Murray Anderson-Wallace
Whilst most practitioners, managers and clinicians might accept that the experience of the people that they care for and treat is an important aspect of patient safety improvement, the practices associated with this work are still relatively new and underdeveloped.
Engaging patients, relatives and carers in ways that use their knowledge and experience to directly influence and build the safety culture is a key frontier for those who are interested more than incremental improvements.
This is without doubt difficult and challenging work. Regrettably, we still work in a system where individual blame and recrimination are the norm.
Openness, honesty and a willingness to learn from error all form part of the processes of “truth and reconciliation” that we all should expect, and that patients and carers deserve. It is challenging but vital work.
And that is what PATIENTSTORIES is meant to be about – creating the condition for challenging but vital conversations.
In this context working with PATIENTSTORIES needs to be thoughtfully and carefully approached and it is with this in mind that we have tried to develop a range of support processes and materials that will be useful in this regard.
The detail is all around the website but in a nutshell what we can offer includes:
- Access to a growing library of films and associated resources (on-line and in DVD format) that offer purposeful PATIENTSTORIES with messages that can be discussed, debated and generalised
- Workshops that explore the power of PATIENTSTORIES and how and when they can be used to influence the climate of opinion (internally and externally) around safety improvements
- Consultancy support to help organisations integrate PATIENTSTORIES into their overall strategies for patient safety improvement
- Production advice and support to help organisations develop their own PATIENTSTORIES for local use.
I hope you will find this site and its products of value – we want you to let us know. There are plenty of places throughout the site to comment and contribute and we’ve linked up with a couple of social media sites to help spread the word too.
Finally, I just want to express my grateful to all those people who have willing contributed their time and ideas to get us to this stage.
As well as making their practical skills and experiences as patients, carers, healthcare professionals, policy-makers, journalists, film-makers, educators and improvement specialists available to us, they have provided fantastic feedback, critique and encouragement.
I hope you will too.
Morag Morrison says
Congratulations on this initiative.

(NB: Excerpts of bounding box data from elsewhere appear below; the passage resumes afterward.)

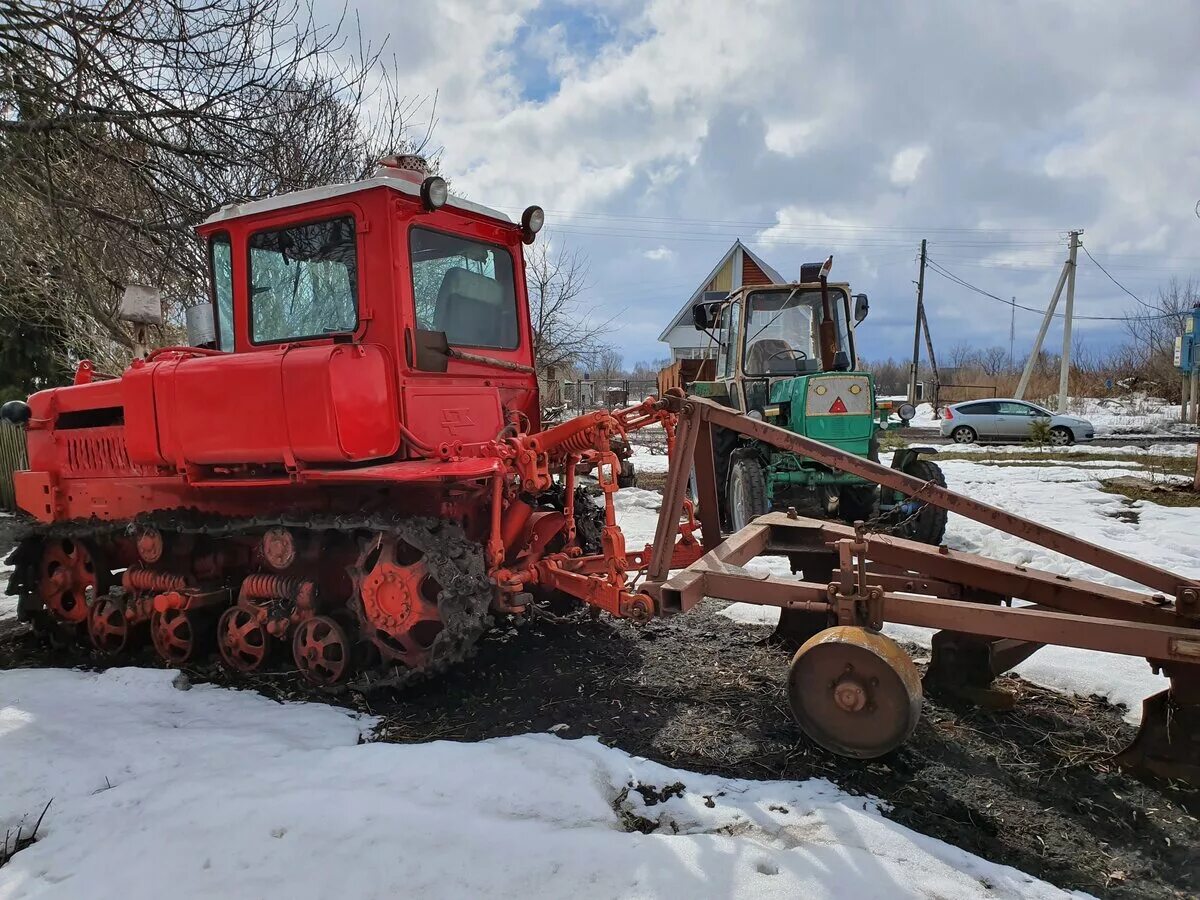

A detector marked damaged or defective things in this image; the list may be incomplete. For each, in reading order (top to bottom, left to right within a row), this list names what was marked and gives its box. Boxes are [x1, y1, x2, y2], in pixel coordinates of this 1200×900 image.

rusty disc harrow [36, 536, 105, 624]
rusty disc harrow [218, 608, 272, 672]
rusty disc harrow [294, 616, 352, 684]
rusty disc harrow [360, 536, 450, 668]
rusty disc harrow [784, 624, 924, 760]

It is really important that the whole story of the patient’s journey is heard and taken apart and analysed to contribute to patient safety and quality. For every person’s unique story there are many hundreds – and possibly more – who can relate to at least one or more aspect of that story, whether it be a simple issue or a more complicated one. There are so many things that might appear ‘minor’ or ‘insignificant’ to the onlooker which impact hugely on that patient, and which often takes very little or no time, money or other resources to fix – resulting in a major difference to the life of the patient and their outcome.
Murray Anderson-Wallace says
Morag – thank you very much for your comments. We’ve had some really very positive feedback on the work we have done so far. It’s really important for those of us on the creative team as well as those who share their stories and make other contributions to know that the work is having an impact.

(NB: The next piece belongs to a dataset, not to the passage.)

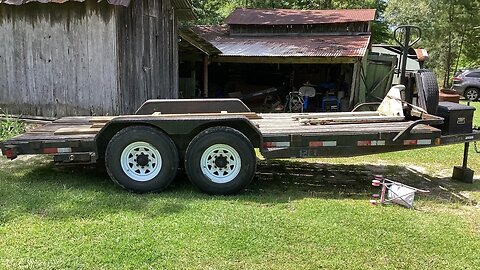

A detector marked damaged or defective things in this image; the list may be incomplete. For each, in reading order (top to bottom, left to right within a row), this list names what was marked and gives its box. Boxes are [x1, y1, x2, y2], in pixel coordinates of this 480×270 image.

rusty metal roof [223, 8, 376, 25]
rusty metal roof [192, 25, 372, 57]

I think that this media really helps to draw out the things that may seem “minor” or “insignificant”and I am constantly amazed by the things that others see in our stories that had not necessarily occurred to me.
Our aim is to open up conversations, debate and discussion and it is great to know that this is being achieved.
Val Nixon says
I am currently doing a Phd on patient safety. My aim is to look at the use of patient stories to improve the safety culture but still in the early stages of narrowing the subject down. Have you researched this initiative to see if this does have an impact on improving patient safety?
Murray Anderson-Wallace says
Hi Val,
We’re currently working with the Trent Simulation And Skills Centre and Nottingham University Medical Centre, which includes some basic research of impact in undergraduate medical education. We hope to publish this work in the summer of 2014. Other literature does exist about the impact of patient stories on safety but it is a relatively new and under researched area. We’d love to do move work on this but time and funds don’t allow this at the moment.